• Records supplied
»»

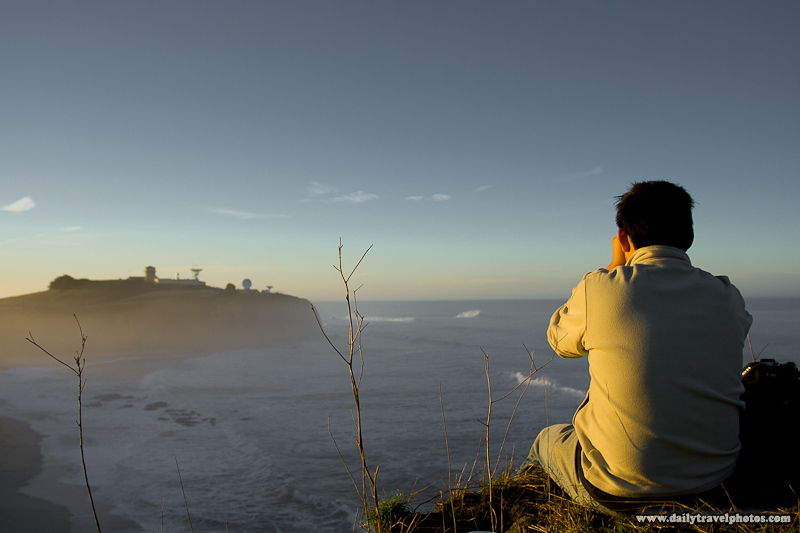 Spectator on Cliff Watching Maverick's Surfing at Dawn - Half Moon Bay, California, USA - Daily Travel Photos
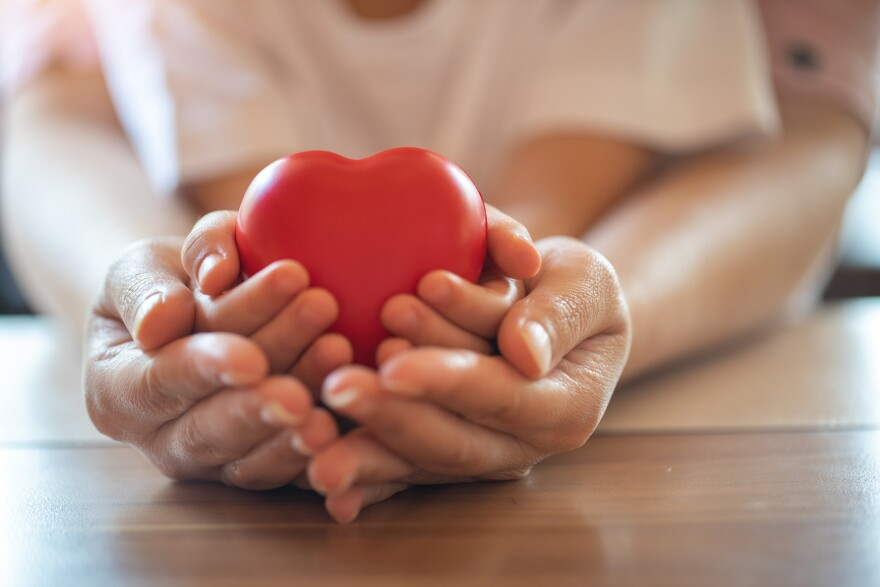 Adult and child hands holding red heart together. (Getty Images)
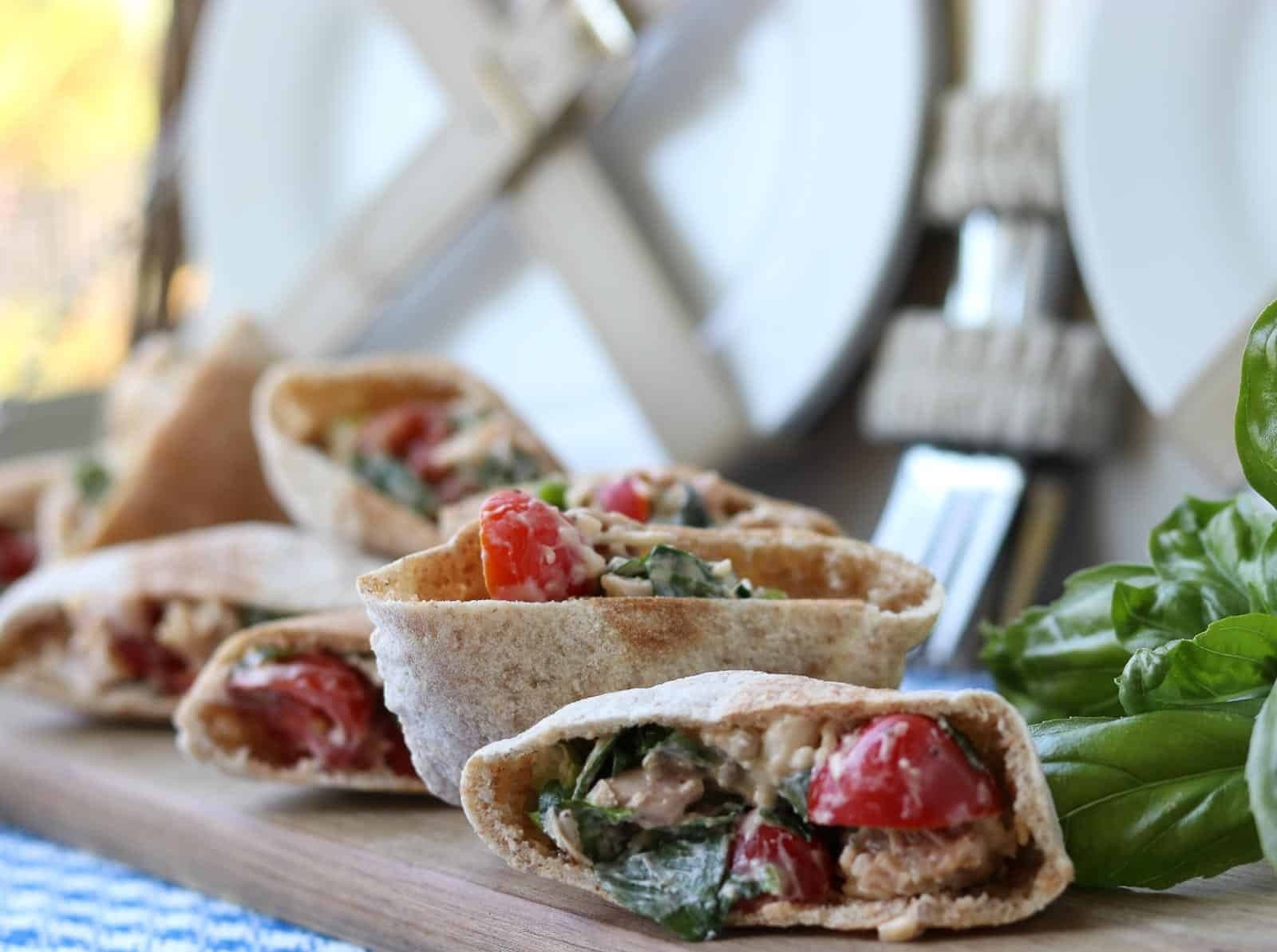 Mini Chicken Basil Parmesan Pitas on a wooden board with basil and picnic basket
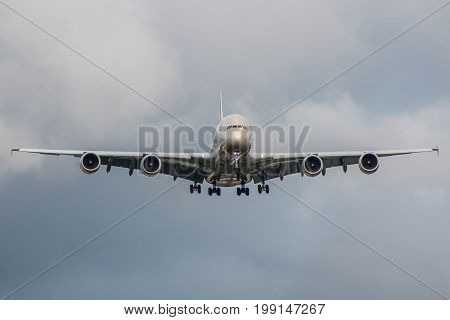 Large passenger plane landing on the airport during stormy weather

««
»»

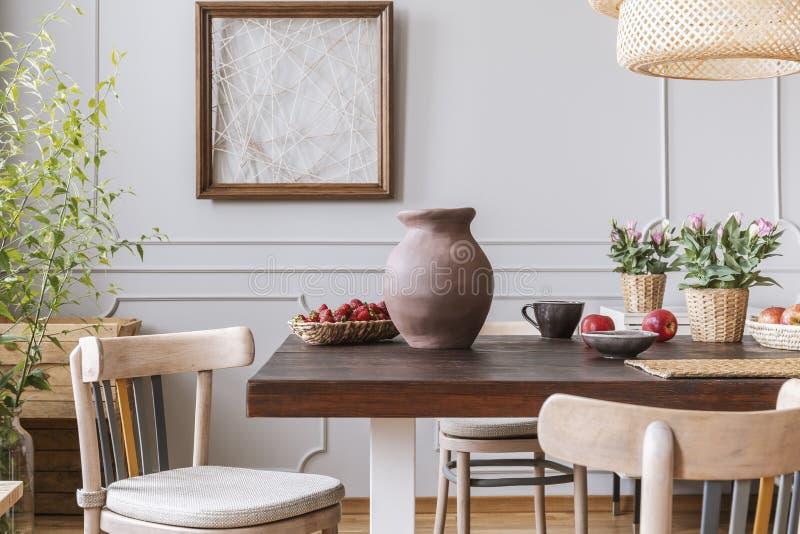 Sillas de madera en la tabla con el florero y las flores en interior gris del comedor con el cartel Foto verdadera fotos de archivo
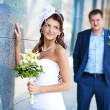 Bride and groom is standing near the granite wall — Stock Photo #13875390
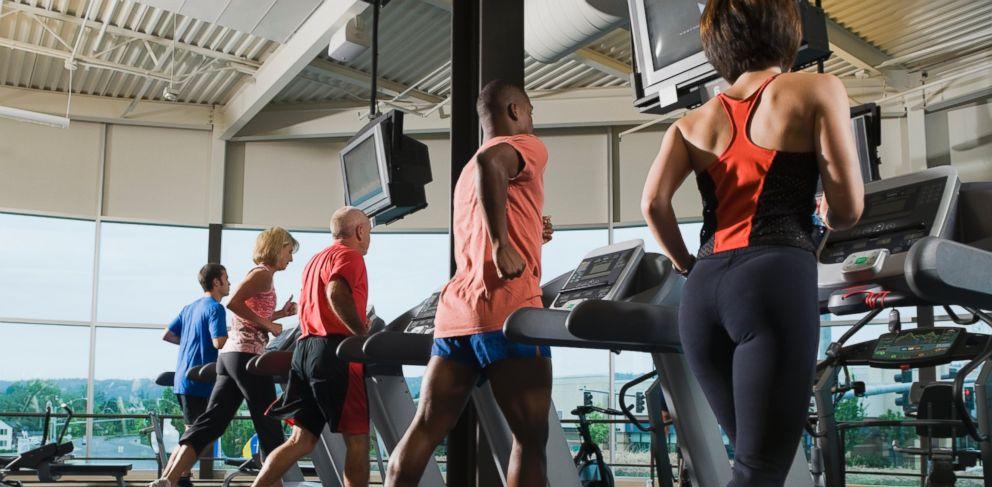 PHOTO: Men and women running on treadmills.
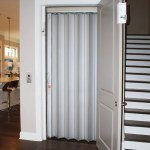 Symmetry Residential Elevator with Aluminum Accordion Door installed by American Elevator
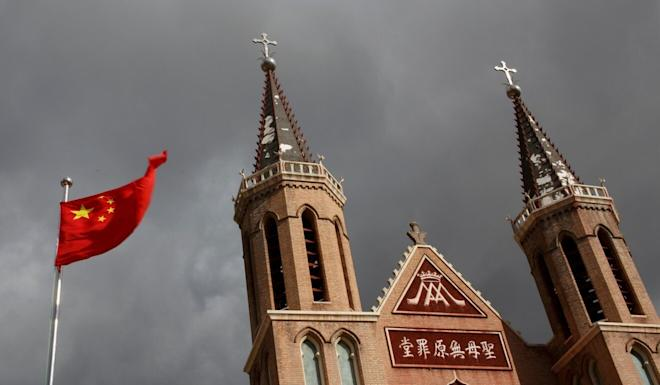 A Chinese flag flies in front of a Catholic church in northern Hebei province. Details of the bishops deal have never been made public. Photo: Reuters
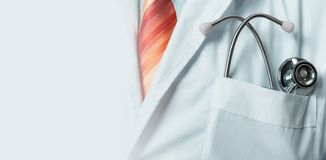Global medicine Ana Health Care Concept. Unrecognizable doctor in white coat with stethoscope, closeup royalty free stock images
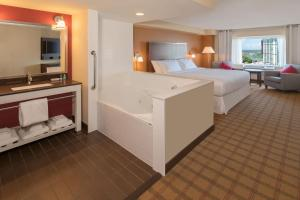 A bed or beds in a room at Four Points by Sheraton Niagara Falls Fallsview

««
»»

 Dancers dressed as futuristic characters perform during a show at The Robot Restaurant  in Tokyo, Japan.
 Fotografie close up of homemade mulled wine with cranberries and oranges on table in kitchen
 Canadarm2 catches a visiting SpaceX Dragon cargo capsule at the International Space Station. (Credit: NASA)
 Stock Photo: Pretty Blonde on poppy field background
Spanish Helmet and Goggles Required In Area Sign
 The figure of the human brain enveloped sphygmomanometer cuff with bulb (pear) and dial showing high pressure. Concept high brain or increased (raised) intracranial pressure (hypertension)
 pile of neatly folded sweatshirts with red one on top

««

• Task to complete
All lines in the data above from the one with "Spanish Helmet and" through the one with "pile of neatly" must be repeated exactly, and no others.

• Solution to the problem
Spanish Helmet and Goggles Required In Area Sign
 The figure of the human brain enveloped sphygmomanometer cuff with bulb (pear) and dial showing high pressure. Concept high brain or increased (raised) intracranial pressure (hypertension)
 pile of neatly folded sweatshirts with red one on top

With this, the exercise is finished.